HypoBench: Towards Systematic and Principled Benchmarking for Hypothesis Generation
This provides a valuable resource for improving AI systems in scientific discovery, though it is incremental as it focuses on benchmarking rather than new methods.
The authors tackled the lack of systematic evaluation for hypothesis generation with large language models by introducing HypoBench, a benchmark with 7 real-world and 5 synthetic tasks across 194 datasets, finding that current methods recover only 38.8% of ground-truth hypotheses in synthetic settings as difficulty increases.
There is growing interest in hypothesis generation with large language models (LLMs). However, fundamental questions remain: what makes a good hypothesis, and how can we systematically evaluate methods for hypothesis generation? To address this, we introduce HypoBench, a novel benchmark designed to evaluate LLMs and hypothesis generation methods across multiple aspects, including practical utility, generalizability, and hypothesis discovery rate.

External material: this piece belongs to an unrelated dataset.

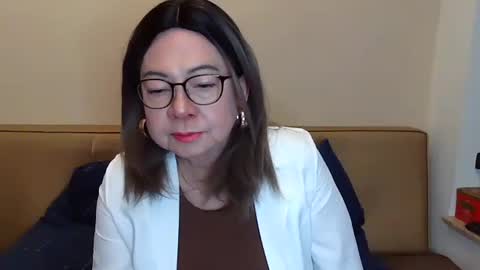 Kelly   online show from 24, 4, 2026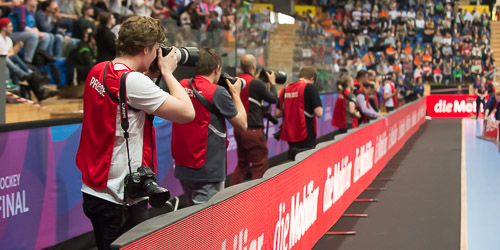 Superfinal: Floorball Köniz - Grasshopper Club Zürich 160430_19875.jpg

HypoBench includes 7 real-world tasks and 5 synthetic tasks with 194 distinct datasets. We evaluate four state-of-the-art LLMs combined with six existing hypothesis-generation methods. Overall, our results suggest that existing methods are capable of discovering valid and novel patterns in the data. However, the results from synthetic datasets indicate that there is still significant room for improvement, as current hypothesis generation methods do not fully uncover all relevant or meaningful patterns. Specifically, in synthetic settings, as task difficulty increases, performance significantly drops, with best models and methods only recovering 38.8% of the ground-truth hypotheses. These findings highlight challenges in hypothesis generation and demonstrate that HypoBench serves as a valuable resource for improving AI systems designed to assist scientific discovery.